◆ Given instruction A
In the records, starting at the line that contains "From the photograph, which" and continuing through the end of the records, substitute "snapshot" for "photograph" and give those lines again with everything else unchanged. Leave out the pictures.

◆ Source document
#####

"The Myth of the Vaginal Orgasm" is a feminist essay on women's sexuality written by American radical feminist activist Anne Koedt in 1968, and published in 1970. It first appeared in a four-paragraph outline form in the Notes from the Second Year journal published by the New York Radical Women and was partially based on findings from Masters and Johnson's 1966 work Human Sexual Response. It was then distributed as a pamphlet in its full form, including sections on evidence for the clitoral orgasm, female anatomy, and reasons the "myth" of vaginal orgasm is maintained.

Koedt wrote this feminist response during the sexual revolution of the 1960s. The goal of this response is to address both the "myth of the vaginal orgasm", create awareness and education for women and men about female sexual pleasure, and to counter previous thought about the female orgasm. Koedt reflects in her writing, "It was Freud's feelings about women's secondary and inferior relationship to men that formed the basis for his theories on female sexuality. Once having laid down the law about the nature of our sexuality, Freud not so strangely discovered a tremendous problem of frigidity in women. His recommended cure for a woman who was frigid was psychiatric care. She was suffering from failure to mentally adjust to her "natural" role as a woman." Koedt breaks societal barriers of what is considered acceptable to discuss and her article played a vital role in the feminist sexual revolution, and draws on research done by Alfred Kinsey, among others, about human sexuality to support her claims.

#####

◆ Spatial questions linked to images
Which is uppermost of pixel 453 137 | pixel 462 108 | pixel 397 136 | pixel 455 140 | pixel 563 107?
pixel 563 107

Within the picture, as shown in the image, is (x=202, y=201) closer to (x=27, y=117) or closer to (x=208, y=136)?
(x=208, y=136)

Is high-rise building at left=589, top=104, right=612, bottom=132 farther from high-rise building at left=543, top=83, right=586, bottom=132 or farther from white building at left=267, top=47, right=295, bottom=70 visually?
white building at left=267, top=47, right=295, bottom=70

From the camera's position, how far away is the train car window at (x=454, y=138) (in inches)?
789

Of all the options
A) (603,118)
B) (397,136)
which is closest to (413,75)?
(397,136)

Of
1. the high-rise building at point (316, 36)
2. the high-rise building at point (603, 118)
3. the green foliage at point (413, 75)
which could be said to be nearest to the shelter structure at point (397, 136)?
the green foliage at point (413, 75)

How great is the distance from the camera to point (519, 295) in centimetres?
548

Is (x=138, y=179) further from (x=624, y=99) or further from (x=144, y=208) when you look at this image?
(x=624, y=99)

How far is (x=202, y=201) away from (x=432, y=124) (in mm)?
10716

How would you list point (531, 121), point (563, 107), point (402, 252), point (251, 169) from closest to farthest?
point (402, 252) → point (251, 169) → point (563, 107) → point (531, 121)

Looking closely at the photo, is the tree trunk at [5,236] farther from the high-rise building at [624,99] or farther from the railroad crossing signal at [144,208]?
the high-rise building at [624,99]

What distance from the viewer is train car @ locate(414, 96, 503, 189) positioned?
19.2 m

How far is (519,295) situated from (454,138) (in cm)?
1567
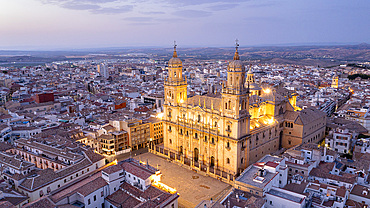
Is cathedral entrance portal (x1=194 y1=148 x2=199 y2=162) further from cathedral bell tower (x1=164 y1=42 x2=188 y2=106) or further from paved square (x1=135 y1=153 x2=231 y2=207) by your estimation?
cathedral bell tower (x1=164 y1=42 x2=188 y2=106)

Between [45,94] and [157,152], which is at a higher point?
[45,94]

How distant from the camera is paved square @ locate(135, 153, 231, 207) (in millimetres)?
43281

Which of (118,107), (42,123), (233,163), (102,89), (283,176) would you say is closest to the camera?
(283,176)

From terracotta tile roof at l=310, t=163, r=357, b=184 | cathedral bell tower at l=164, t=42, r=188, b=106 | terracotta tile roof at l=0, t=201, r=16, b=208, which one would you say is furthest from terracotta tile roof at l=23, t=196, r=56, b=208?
terracotta tile roof at l=310, t=163, r=357, b=184

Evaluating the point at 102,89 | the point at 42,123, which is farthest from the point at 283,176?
the point at 102,89

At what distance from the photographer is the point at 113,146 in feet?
195

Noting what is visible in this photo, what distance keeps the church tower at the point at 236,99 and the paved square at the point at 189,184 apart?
9442 millimetres

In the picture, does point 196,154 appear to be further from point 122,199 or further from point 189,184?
point 122,199

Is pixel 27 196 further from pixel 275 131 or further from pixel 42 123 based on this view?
pixel 275 131

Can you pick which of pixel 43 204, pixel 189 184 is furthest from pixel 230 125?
pixel 43 204

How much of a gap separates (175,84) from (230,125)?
15.9m

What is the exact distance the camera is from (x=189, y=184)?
47781 millimetres

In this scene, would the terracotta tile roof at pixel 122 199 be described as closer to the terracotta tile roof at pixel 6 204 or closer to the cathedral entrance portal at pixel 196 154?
the terracotta tile roof at pixel 6 204

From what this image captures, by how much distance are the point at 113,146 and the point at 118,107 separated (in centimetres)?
4039
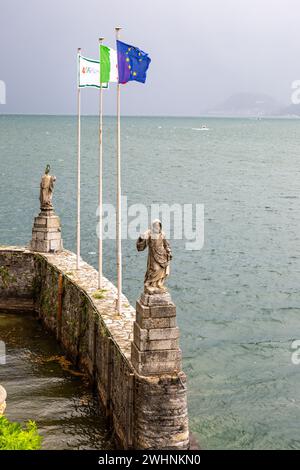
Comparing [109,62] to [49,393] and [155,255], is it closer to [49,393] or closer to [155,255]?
[155,255]

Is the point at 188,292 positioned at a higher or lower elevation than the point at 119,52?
lower

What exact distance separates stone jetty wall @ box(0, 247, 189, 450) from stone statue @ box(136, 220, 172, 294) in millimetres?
890

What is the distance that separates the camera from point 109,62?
2291cm

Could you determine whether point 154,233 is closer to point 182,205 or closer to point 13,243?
point 13,243

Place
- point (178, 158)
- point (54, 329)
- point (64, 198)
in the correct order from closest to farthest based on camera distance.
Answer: point (54, 329) → point (64, 198) → point (178, 158)

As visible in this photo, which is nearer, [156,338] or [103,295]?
[156,338]

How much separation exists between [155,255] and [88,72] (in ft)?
32.9

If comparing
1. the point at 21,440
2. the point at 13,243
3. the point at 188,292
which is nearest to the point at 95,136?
the point at 13,243


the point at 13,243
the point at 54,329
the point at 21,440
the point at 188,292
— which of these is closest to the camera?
the point at 21,440

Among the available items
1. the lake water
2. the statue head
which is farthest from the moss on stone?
the statue head

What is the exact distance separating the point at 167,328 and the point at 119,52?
8.34 meters

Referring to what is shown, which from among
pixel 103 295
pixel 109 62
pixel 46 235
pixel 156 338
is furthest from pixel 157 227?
pixel 46 235
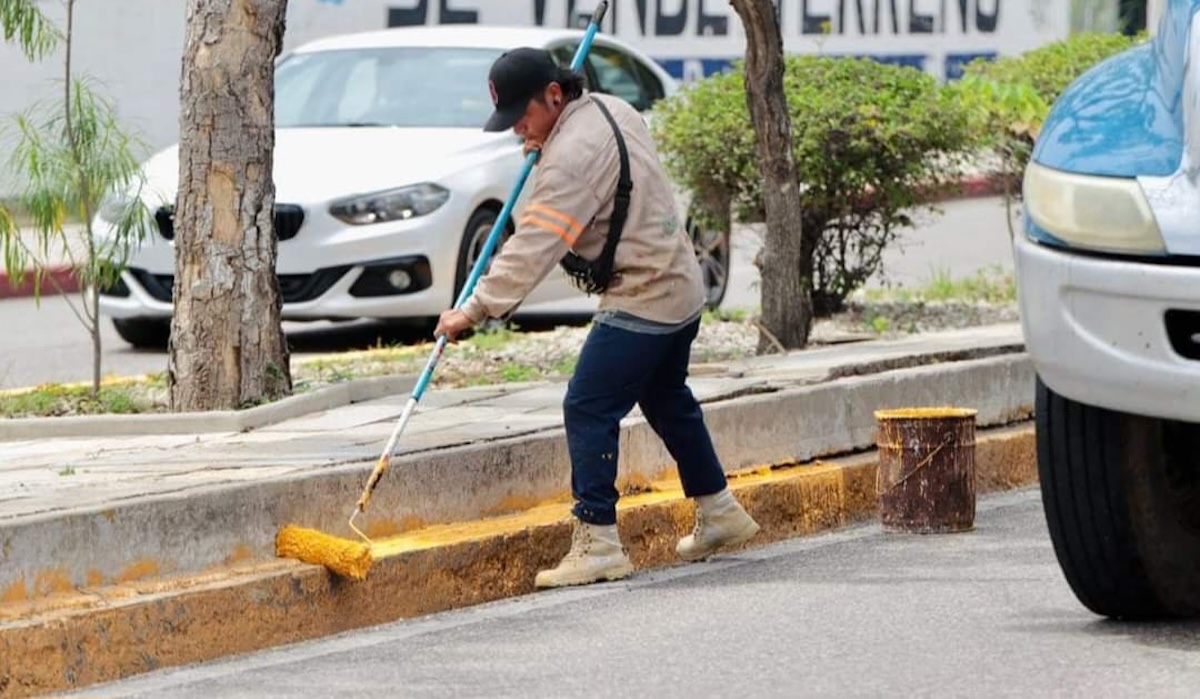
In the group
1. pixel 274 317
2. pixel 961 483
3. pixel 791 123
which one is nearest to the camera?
pixel 961 483

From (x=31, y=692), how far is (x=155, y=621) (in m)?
0.40

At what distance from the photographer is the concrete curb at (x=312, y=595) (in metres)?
5.83

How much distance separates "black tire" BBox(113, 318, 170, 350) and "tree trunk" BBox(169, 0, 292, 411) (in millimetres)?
3740

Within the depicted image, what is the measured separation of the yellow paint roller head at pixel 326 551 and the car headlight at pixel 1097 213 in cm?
200

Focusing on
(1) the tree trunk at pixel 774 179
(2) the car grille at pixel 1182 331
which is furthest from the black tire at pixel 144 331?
(2) the car grille at pixel 1182 331

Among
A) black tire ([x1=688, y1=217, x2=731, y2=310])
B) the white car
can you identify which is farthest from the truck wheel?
black tire ([x1=688, y1=217, x2=731, y2=310])

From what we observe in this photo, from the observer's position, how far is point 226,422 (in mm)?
8094

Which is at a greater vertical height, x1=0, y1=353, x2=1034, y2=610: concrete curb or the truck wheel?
the truck wheel

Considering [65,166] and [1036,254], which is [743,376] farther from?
[1036,254]

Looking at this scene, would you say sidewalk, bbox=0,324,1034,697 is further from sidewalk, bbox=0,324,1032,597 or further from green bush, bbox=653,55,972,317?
green bush, bbox=653,55,972,317

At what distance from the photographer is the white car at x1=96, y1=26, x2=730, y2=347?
37.4ft

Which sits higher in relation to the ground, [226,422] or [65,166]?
[65,166]

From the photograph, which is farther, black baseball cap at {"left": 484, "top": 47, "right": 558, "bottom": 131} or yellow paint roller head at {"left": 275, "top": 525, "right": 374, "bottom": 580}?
black baseball cap at {"left": 484, "top": 47, "right": 558, "bottom": 131}

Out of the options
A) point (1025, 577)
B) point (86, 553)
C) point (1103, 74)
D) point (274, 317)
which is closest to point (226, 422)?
point (274, 317)
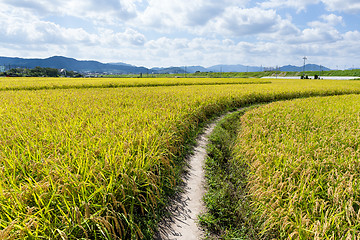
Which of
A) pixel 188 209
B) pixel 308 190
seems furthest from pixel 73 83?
pixel 308 190

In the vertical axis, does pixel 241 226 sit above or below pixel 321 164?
below

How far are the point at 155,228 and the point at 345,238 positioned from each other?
8.10 ft

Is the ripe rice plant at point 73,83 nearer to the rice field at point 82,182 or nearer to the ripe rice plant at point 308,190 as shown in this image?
the rice field at point 82,182

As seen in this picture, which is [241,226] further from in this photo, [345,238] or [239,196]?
[345,238]

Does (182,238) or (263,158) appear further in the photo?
(263,158)

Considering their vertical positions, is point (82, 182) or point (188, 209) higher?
point (82, 182)

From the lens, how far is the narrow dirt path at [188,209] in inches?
123

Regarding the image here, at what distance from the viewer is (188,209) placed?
3.69 m

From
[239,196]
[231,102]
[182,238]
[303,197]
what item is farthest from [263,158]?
[231,102]

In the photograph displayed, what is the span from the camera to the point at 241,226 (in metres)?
3.35

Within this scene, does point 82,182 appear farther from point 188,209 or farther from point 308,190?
point 308,190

#####

◆ Given instruction B
Retype the text about Koedt's essay exactly as it appears above.

◆ Result A
From the snapshot, which is farther, black baseball cap at {"left": 484, "top": 47, "right": 558, "bottom": 131} or yellow paint roller head at {"left": 275, "top": 525, "right": 374, "bottom": 580}?
black baseball cap at {"left": 484, "top": 47, "right": 558, "bottom": 131}

Out of the options
A) point (1025, 577)
B) point (86, 553)
C) point (1103, 74)
D) point (274, 317)
which is closest to point (226, 422)?
point (274, 317)
Which of
A) pixel 188 209
B) pixel 308 190
seems furthest from pixel 73 83?
pixel 308 190

In the vertical axis, does pixel 241 226 sit above or below pixel 321 164?
below

How far are the point at 155,228 and the point at 345,238 positioned from each other?
8.10 ft

Is the ripe rice plant at point 73,83 nearer to the rice field at point 82,182 or nearer to the ripe rice plant at point 308,190 as shown in this image?
the rice field at point 82,182

As seen in this picture, which is [241,226] further from in this photo, [345,238] or [239,196]?
[345,238]

Does (182,238) or (263,158) appear further in the photo?
(263,158)

Considering their vertical positions, is point (82, 182) or point (188, 209) higher?
point (82, 182)

From the lens, how far is the narrow dirt path at [188,209] in inches?
123

Regarding the image here, at what distance from the viewer is (188,209) placed?
3.69 m

From
[239,196]
[231,102]
[182,238]
[303,197]
what item is farthest from [263,158]?
[231,102]

In the snapshot displayed, what is the span from the camera to the point at 241,226 (in metres)?
3.35

Within this scene, does point 82,182 appear farther from point 188,209 or farther from point 308,190?
point 308,190

◆ Result B
"The Myth of the Vaginal Orgasm" is a feminist essay on women's sexuality written by American radical feminist activist Anne Koedt in 1968, and published in 1970. It first appeared in a four-paragraph outline form in the Notes from the Second Year journal published by the New York Radical Women and was partially based on findings from Masters and Johnson's 1966 work Human Sexual Response. It was then distributed as a pamphlet in its full form, including sections on evidence for the clitoral orgasm, female anatomy, and reasons the "myth" of vaginal orgasm is maintained.

Koedt wrote this feminist response during the sexual revolution of the 1960s. The goal of this response is to address both the "myth of the vaginal orgasm", create awareness and education for women and men about female sexual pleasure, and to counter previous thought about the female orgasm. Koedt reflects in her writing, "It was Freud's feelings about women's secondary and inferior relationship to men that formed the basis for his theories on female sexuality. Once having laid down the law about the nature of our sexuality, Freud not so strangely discovered a tremendous problem of frigidity in women. His recommended cure for a woman who was frigid was psychiatric care. She was suffering from failure to mentally adjust to her "natural" role as a woman." Koedt breaks societal barriers of what is considered acceptable to discuss and her article played a vital role in the feminist sexual revolution, and draws on research done by Alfred Kinsey, among others, about human sexuality to support her claims.